- Born: Anita Johnson Mackey January 1, 1914 Riverside, California, U.S.
- Died: April 16, 2024 (aged 110 years, 106 days)
- Education: University of Chicago School of Social Service Administration University of Redlands
- Occupation: Social worker
- Known for: First African American supervisor at the United States Department of Veterans Affairs
- Spouse: Harvey A. Mackey ​ ​(m. 1937; died 1986)​
- Awards: Santa Barbara Council of Social Services Award (1972) Santa Barbara Woman of the Year (1976)

= Anita Mackey =

American social worker (1914–2024)

Anita Johnson Mackey (January 1, 1914 – April 16, 2024) was an American social worker and supercentenarian, who worked on numerous boards and commissions, in 1953, she became the first African-American supervisor at the VA’s Los Angeles outpatient clinic.

==Biography==
Mackey was born in Riverside, California on January 1, 1914. The granddaughter of an emancipated slave, Mackey was one of eight children born to Frank Hannibal Johnson and Anna Elizabeth Ewing Johnson. Her mother died when she was ten so an older sister raised her along with their father.

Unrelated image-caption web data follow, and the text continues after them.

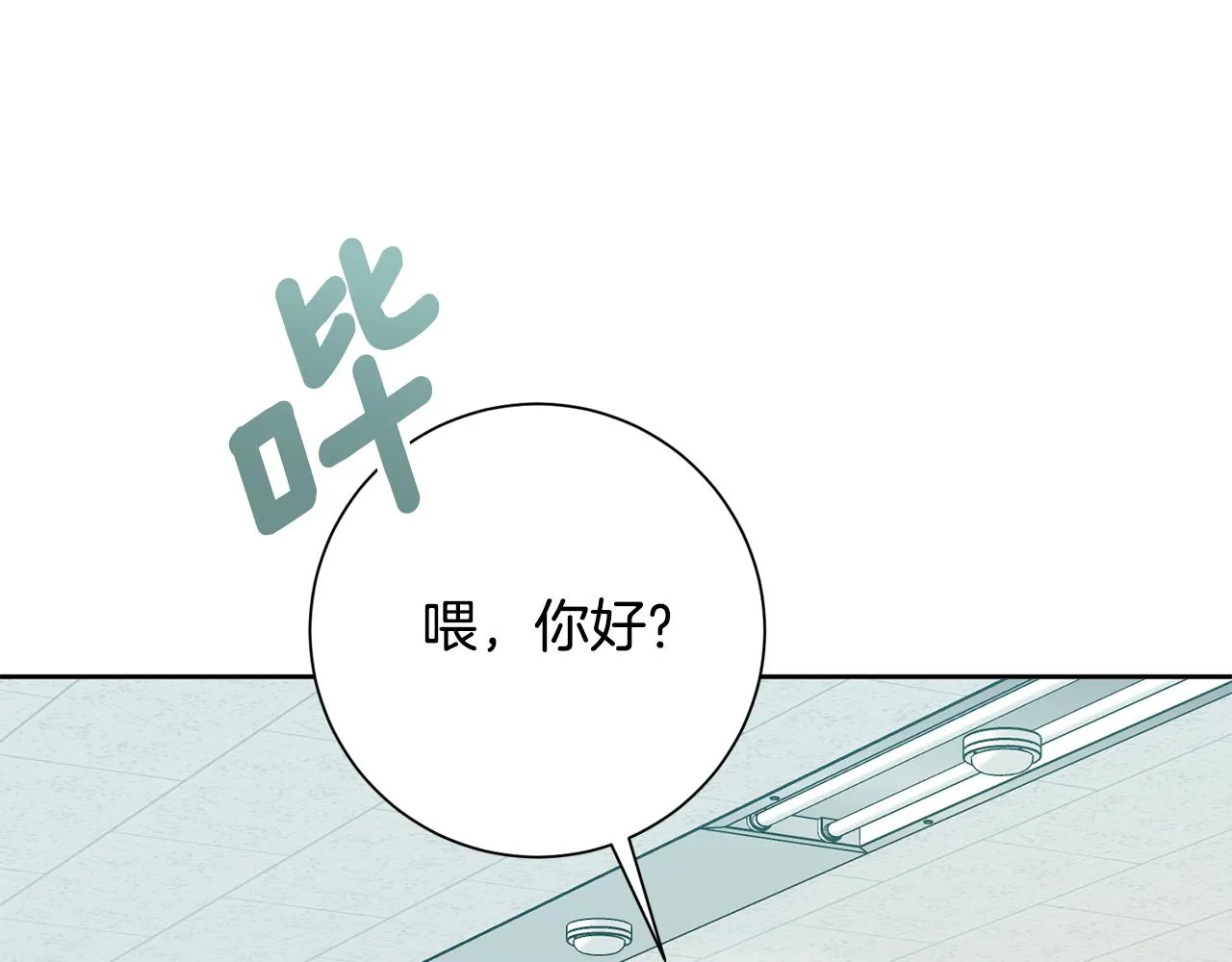第37话 总编辞职 第9页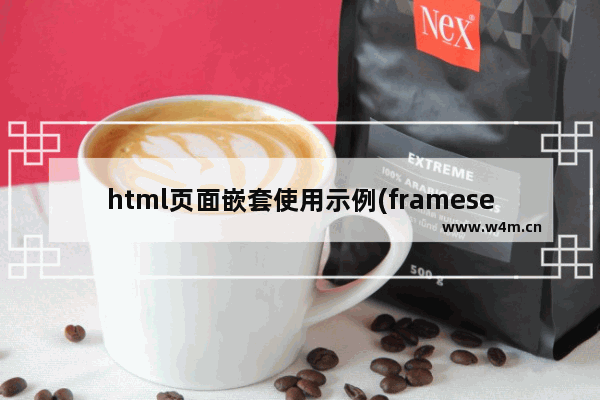 html页面嵌套使用示例(frameset使用方法)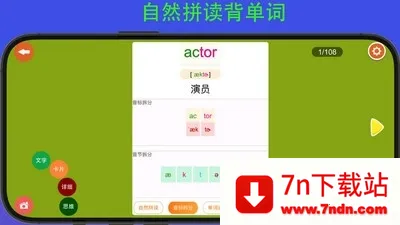 ����������(Ӣ�ﱳ���ʹ���)v8.3 ��׿���ͼ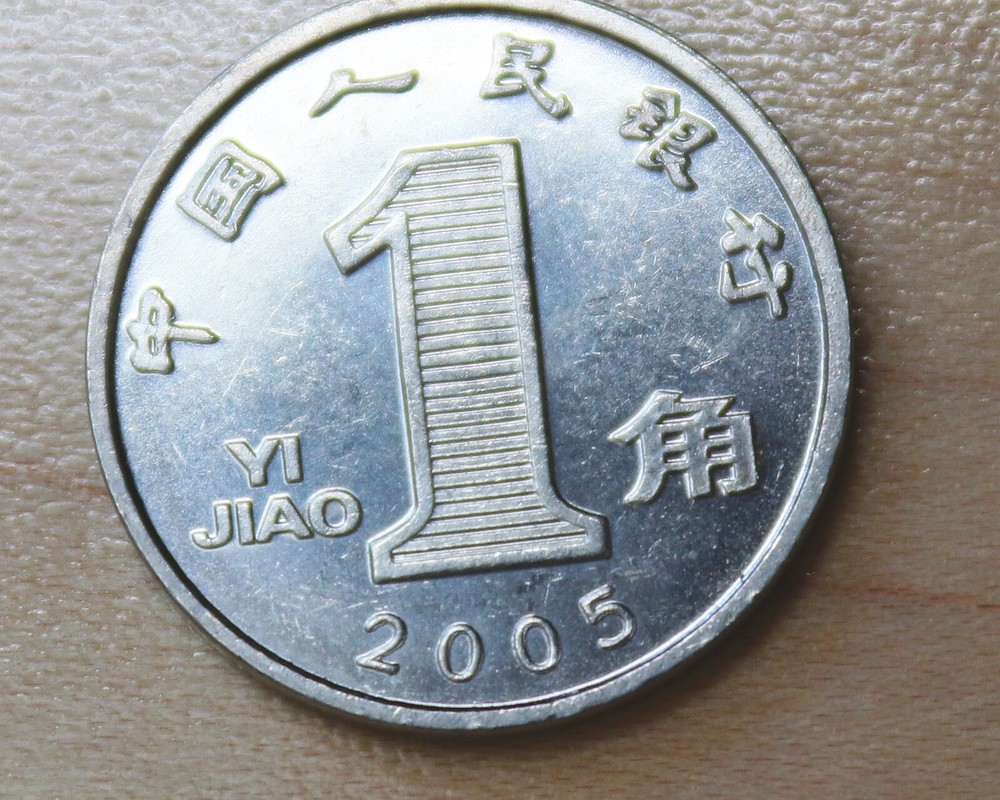 2005 China 1 Jiao Orchid Blossom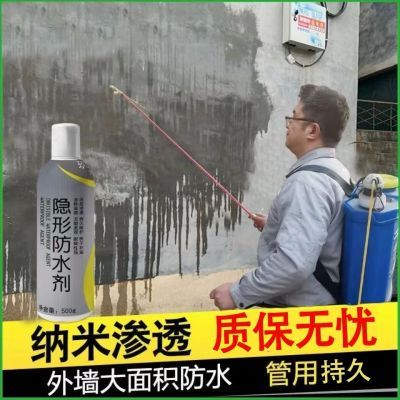 纳米防水补漏喷剂透明渗透型屋顶外墙漏水材料涂层喷雾自喷式楼顶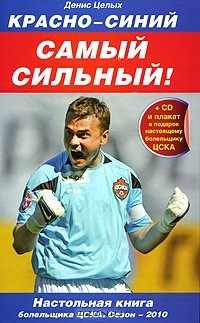 Денис Целых - Красно-синий - самый сильный! 2010 (+ DVD-ROM)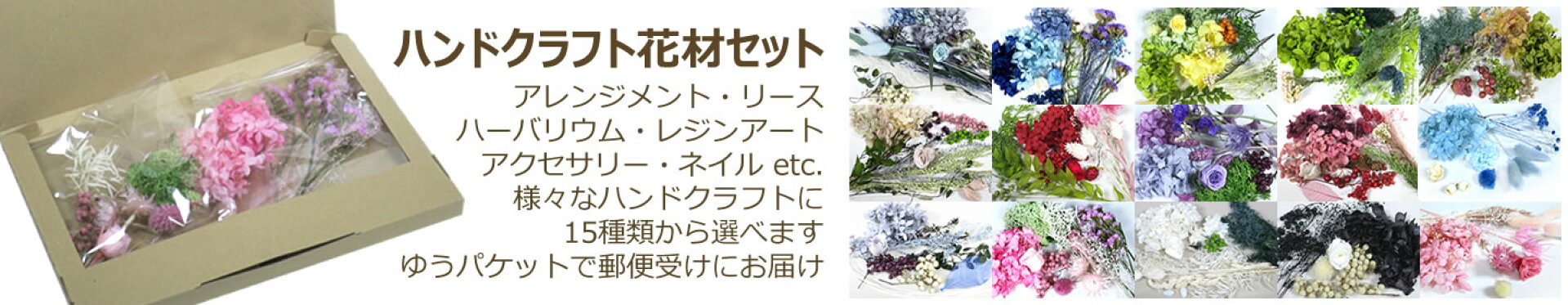 ハンドクラフト花材セット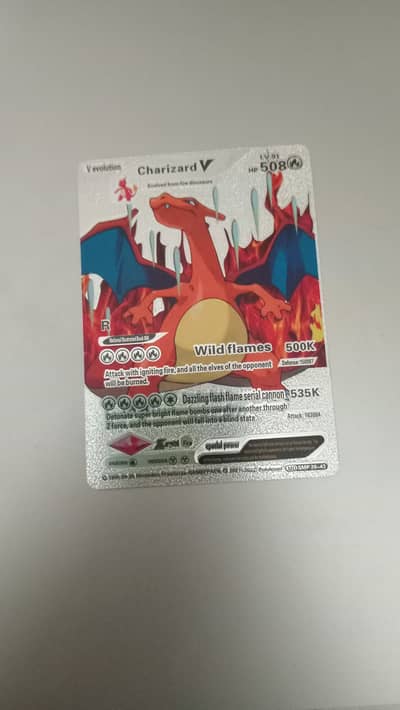 Pokemon Card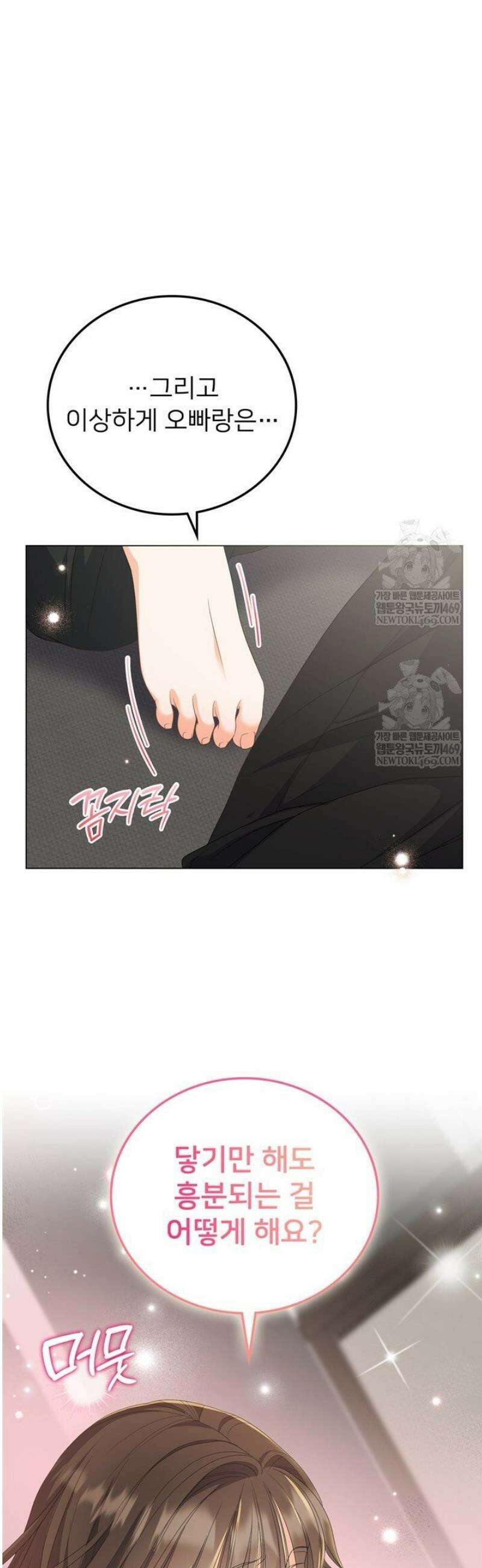 오버타임 [19세 완전판] 44화 6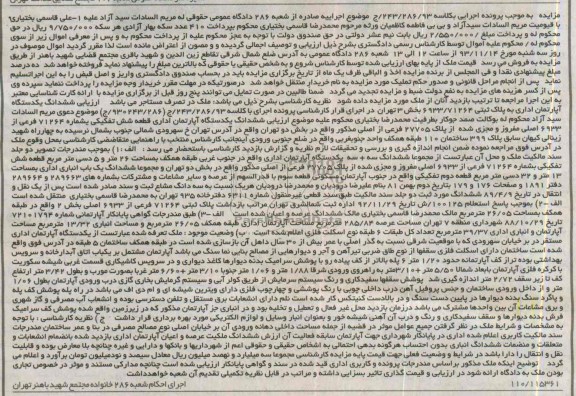 مزایده,فروش اپارتمان اداری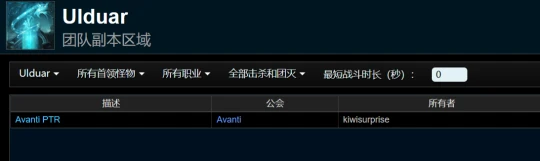 預計1月17日開放P2階段 國服將同步開奧杜爾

Her undergraduate degree in speech was from the University of Redlands, class of 1937. After she married in 1937, she taught first grade until she attended the University of Chicago School of Social Service Administration. She earned a master's degree in medical social work in 1941.

After working for the American Red Cross and then the Veterans Administration, she retired from the VA in 1976. When the VA opened a location in Santa Barbara, California, she moved there in 1964 to work. She taught courses in African-American culture at Santa Barbara City College. She met Queen Elizabeth II in Santa Barbara in 1983.

==Awards and honors==
Mackey received the Santa Barbara Council on Social Services Award for Distinguished Service in 1972; she was also made an Honorary Doctor of Humane Letters by Andrews University, and an Honorary Member of Delta Kappa. In 1976, she was awarded Santa Barbara Woman of the Year.

==Personal life and death==
Johnson married Harvey A. Mackey, a Chicago postal worker, in 1937. In 1954, they mentored and sponsored a 22-year-old Nigerian student named Olu Ola Adekanmbi, who would later earn a Ph.D. and become a college professor; she was also close to his son, Alexander. Mackey was an active member of her Adventist church and a vegetarian. She was an extensive world traveler since she was 23, and via her church missions and travels, visited all seven continents and 130 countries.

Mackey's husband died in 1986. She died on April 16, 2024, at the age of . Her papers are at the University of California, Santa Barbara.